*TASK ITEM:* All entries are to be retyped without alteration.

*SUPPLIED RECORDS:*

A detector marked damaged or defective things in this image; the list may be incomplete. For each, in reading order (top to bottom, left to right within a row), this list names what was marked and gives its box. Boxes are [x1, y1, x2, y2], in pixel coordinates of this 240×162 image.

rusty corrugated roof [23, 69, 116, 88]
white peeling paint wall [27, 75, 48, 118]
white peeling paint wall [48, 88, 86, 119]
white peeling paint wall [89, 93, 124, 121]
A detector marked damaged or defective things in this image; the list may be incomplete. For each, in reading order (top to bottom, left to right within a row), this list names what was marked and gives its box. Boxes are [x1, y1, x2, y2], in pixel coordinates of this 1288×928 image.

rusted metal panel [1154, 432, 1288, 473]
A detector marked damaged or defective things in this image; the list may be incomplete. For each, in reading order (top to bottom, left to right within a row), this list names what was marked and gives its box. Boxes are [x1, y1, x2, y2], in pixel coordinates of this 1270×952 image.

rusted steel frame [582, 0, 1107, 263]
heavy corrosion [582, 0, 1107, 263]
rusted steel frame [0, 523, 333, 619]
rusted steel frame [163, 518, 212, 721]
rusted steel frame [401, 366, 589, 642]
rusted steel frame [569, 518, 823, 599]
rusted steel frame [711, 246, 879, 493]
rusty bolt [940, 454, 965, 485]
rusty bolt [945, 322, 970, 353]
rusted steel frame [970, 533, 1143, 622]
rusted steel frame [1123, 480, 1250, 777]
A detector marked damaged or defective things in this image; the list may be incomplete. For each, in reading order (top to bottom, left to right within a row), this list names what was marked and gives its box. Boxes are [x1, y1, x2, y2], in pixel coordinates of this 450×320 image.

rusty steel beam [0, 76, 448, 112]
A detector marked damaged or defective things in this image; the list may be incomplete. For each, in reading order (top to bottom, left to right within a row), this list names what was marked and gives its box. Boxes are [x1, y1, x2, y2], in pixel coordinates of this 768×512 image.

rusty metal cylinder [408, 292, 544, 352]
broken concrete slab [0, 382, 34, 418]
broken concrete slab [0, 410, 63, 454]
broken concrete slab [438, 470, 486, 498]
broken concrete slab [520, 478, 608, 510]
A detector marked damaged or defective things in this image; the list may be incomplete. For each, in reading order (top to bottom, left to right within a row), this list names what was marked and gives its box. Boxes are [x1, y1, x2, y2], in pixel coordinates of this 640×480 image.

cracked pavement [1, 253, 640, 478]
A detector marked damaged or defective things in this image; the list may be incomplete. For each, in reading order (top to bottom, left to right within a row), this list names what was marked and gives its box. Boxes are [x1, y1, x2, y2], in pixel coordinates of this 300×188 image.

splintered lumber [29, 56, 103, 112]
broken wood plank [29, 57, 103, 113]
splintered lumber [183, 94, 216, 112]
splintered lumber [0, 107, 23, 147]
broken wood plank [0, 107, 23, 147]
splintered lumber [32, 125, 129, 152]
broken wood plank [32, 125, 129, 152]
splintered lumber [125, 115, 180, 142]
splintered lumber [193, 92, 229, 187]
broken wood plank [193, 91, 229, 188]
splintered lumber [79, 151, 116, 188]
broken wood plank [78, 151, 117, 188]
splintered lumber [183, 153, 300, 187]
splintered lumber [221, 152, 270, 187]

*EXPECTED OUTPUT:*
A detector marked damaged or defective things in this image; the list may be incomplete. For each, in reading order (top to bottom, left to right within a row), this list names what was marked and gives its box. Boxes are [x1, y1, x2, y2], in pixel coordinates of this 240×162 image.

rusty corrugated roof [23, 69, 116, 88]
white peeling paint wall [27, 75, 48, 118]
white peeling paint wall [48, 88, 86, 119]
white peeling paint wall [89, 93, 124, 121]
A detector marked damaged or defective things in this image; the list may be incomplete. For each, in reading order (top to bottom, left to right within a row), this list names what was marked and gives its box. Boxes are [x1, y1, x2, y2], in pixel coordinates of this 1288×928 image.

rusted metal panel [1154, 432, 1288, 473]
A detector marked damaged or defective things in this image; the list may be incomplete. For each, in reading order (top to bottom, left to right within a row), this list names what was marked and gives its box. Boxes are [x1, y1, x2, y2], in pixel coordinates of this 1270×952 image.

rusted steel frame [582, 0, 1107, 263]
heavy corrosion [582, 0, 1107, 263]
rusted steel frame [0, 523, 333, 619]
rusted steel frame [163, 518, 212, 721]
rusted steel frame [401, 366, 589, 642]
rusted steel frame [569, 518, 823, 599]
rusted steel frame [711, 246, 879, 493]
rusty bolt [940, 454, 965, 485]
rusty bolt [945, 322, 970, 353]
rusted steel frame [970, 533, 1143, 622]
rusted steel frame [1123, 480, 1250, 777]
A detector marked damaged or defective things in this image; the list may be incomplete. For each, in reading order (top to bottom, left to right within a row), this list names what was marked and gives its box. Boxes are [x1, y1, x2, y2], in pixel coordinates of this 450×320 image.

rusty steel beam [0, 76, 448, 112]
A detector marked damaged or defective things in this image; the list may be incomplete. For each, in reading order (top to bottom, left to right within a row), this list names what was marked and gives its box. Boxes are [x1, y1, x2, y2], in pixel coordinates of this 768×512 image.

rusty metal cylinder [408, 292, 544, 352]
broken concrete slab [0, 382, 34, 418]
broken concrete slab [0, 410, 63, 454]
broken concrete slab [438, 470, 486, 498]
broken concrete slab [520, 478, 608, 510]
A detector marked damaged or defective things in this image; the list may be incomplete. For each, in reading order (top to bottom, left to right within a row), this list names what was marked and gives its box. Boxes are [x1, y1, x2, y2], in pixel coordinates of this 640×480 image.

cracked pavement [1, 253, 640, 478]
A detector marked damaged or defective things in this image; the list may be incomplete. For each, in reading order (top to bottom, left to right within a row), this list names what was marked and gives its box. Boxes are [x1, y1, x2, y2], in pixel coordinates of this 300×188 image.

splintered lumber [29, 56, 103, 112]
broken wood plank [29, 57, 103, 113]
splintered lumber [183, 94, 216, 112]
splintered lumber [0, 107, 23, 147]
broken wood plank [0, 107, 23, 147]
splintered lumber [32, 125, 129, 152]
broken wood plank [32, 125, 129, 152]
splintered lumber [125, 115, 180, 142]
splintered lumber [193, 92, 229, 187]
broken wood plank [193, 91, 229, 188]
splintered lumber [79, 151, 116, 188]
broken wood plank [78, 151, 117, 188]
splintered lumber [183, 153, 300, 187]
splintered lumber [221, 152, 270, 187]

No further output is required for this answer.